● Given task:
Reproduce every line of the data in full, between the line containing "Is point (165, 251)" and the end of the data, inclusive, raising each coordinate in the answers by 52.

═════ Data section

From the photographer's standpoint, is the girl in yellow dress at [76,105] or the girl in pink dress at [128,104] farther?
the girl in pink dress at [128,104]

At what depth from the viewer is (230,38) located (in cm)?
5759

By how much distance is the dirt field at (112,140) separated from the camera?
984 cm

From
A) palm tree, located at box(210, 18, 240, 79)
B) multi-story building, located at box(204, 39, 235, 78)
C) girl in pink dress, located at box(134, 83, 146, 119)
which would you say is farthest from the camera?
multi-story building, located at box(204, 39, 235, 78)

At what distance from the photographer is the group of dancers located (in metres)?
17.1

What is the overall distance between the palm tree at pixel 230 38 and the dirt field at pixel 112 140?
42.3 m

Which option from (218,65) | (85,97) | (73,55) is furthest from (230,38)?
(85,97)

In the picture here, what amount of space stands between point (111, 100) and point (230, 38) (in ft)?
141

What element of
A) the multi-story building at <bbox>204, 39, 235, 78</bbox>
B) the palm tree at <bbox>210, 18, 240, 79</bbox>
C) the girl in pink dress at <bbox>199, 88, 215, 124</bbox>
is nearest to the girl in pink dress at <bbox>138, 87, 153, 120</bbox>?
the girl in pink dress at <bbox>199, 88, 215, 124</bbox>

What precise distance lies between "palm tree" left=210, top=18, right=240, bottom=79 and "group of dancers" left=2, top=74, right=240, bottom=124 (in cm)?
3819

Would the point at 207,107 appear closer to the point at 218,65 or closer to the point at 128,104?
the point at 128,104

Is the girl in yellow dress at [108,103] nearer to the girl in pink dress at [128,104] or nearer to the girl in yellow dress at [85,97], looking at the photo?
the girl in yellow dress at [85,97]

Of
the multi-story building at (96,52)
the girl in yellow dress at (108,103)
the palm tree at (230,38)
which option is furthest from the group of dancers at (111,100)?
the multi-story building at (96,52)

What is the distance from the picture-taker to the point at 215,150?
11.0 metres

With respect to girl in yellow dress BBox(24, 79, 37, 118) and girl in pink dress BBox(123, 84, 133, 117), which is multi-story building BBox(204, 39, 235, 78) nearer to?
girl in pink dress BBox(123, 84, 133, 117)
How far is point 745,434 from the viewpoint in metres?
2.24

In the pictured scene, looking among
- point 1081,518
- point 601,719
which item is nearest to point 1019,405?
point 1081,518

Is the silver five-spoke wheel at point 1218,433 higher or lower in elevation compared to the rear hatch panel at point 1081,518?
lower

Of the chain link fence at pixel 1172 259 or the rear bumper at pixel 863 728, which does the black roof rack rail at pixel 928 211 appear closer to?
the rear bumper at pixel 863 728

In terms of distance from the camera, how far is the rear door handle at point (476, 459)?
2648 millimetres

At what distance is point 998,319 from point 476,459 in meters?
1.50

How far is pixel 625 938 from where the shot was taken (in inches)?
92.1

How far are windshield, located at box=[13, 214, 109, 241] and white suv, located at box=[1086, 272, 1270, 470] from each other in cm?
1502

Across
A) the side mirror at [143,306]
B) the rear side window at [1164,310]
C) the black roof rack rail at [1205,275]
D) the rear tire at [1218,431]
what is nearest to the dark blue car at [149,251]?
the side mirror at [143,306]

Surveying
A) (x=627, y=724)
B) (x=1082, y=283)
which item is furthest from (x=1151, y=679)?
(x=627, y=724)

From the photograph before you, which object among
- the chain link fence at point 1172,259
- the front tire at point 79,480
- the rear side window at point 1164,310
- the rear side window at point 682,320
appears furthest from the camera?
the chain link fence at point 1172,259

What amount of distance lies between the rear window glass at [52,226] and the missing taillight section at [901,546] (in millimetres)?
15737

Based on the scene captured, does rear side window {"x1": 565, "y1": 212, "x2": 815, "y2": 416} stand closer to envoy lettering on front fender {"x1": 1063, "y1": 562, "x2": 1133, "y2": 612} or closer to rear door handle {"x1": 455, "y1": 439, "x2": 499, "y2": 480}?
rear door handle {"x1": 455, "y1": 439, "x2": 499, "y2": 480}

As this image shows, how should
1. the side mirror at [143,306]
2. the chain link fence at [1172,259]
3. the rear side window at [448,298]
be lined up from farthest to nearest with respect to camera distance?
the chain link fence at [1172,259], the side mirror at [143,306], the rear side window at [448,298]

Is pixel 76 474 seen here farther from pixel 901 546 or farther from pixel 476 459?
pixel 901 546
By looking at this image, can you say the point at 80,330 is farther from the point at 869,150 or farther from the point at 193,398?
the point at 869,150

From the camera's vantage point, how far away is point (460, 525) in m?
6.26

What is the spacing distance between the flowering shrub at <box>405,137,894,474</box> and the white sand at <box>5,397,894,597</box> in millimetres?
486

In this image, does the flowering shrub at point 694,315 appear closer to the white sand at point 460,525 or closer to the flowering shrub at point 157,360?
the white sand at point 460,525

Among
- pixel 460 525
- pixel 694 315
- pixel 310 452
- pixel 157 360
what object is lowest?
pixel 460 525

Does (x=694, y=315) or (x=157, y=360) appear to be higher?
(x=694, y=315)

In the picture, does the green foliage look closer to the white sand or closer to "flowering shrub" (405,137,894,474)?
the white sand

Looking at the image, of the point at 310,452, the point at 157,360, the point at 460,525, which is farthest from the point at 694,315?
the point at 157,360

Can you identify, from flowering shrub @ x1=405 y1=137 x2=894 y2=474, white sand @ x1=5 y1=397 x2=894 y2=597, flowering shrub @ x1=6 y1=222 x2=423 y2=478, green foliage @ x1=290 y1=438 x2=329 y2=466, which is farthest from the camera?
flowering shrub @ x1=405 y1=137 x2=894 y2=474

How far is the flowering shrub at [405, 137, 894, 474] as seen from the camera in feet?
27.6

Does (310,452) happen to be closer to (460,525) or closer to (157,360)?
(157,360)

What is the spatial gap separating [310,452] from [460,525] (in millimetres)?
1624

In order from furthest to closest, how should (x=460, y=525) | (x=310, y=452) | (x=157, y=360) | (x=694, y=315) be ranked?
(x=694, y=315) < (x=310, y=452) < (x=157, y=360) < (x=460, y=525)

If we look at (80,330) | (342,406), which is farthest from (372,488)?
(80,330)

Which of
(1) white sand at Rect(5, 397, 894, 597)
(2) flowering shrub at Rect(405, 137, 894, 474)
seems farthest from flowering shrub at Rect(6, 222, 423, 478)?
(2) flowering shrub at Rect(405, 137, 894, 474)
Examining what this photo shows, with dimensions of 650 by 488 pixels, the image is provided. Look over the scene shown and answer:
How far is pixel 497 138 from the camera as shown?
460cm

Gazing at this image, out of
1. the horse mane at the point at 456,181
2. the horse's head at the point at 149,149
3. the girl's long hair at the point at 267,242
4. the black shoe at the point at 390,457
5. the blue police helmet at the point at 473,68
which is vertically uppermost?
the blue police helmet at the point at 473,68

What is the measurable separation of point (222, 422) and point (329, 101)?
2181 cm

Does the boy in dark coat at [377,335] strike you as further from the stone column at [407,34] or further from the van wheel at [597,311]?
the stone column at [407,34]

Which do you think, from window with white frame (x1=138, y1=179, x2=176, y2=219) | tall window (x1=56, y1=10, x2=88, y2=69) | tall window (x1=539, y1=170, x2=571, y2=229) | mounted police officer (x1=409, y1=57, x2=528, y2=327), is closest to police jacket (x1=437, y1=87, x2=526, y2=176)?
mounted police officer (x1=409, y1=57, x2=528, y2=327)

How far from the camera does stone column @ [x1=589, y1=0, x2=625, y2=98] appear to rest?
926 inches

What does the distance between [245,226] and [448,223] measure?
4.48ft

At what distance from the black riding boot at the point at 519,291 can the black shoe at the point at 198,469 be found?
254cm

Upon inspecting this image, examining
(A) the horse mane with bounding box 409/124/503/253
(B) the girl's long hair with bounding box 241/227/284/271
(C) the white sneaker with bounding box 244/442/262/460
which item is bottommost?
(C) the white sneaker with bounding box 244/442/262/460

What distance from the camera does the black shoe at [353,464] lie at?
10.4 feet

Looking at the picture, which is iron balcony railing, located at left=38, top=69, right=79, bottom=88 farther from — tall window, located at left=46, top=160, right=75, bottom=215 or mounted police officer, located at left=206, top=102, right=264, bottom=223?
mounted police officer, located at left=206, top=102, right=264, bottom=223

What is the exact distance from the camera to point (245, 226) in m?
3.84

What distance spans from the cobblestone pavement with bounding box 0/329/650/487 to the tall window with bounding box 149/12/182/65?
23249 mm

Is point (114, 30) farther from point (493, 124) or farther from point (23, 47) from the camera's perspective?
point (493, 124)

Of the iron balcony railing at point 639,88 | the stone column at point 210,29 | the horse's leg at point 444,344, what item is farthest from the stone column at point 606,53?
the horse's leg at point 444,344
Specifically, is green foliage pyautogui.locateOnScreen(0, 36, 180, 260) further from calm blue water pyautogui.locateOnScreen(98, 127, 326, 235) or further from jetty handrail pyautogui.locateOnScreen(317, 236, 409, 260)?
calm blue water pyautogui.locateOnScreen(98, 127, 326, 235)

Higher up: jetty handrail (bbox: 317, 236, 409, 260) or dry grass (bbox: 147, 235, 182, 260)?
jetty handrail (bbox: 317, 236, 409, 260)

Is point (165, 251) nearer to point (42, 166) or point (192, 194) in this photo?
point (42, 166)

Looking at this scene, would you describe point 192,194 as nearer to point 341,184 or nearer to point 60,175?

══════════

● Exercise result:
Is point (165, 251) nearer to point (42, 166) or point (192, 194) in this photo?
point (94, 218)

Looking at this scene, would you describe point 192,194 as nearer to point 341,184 or nearer to point 60,175?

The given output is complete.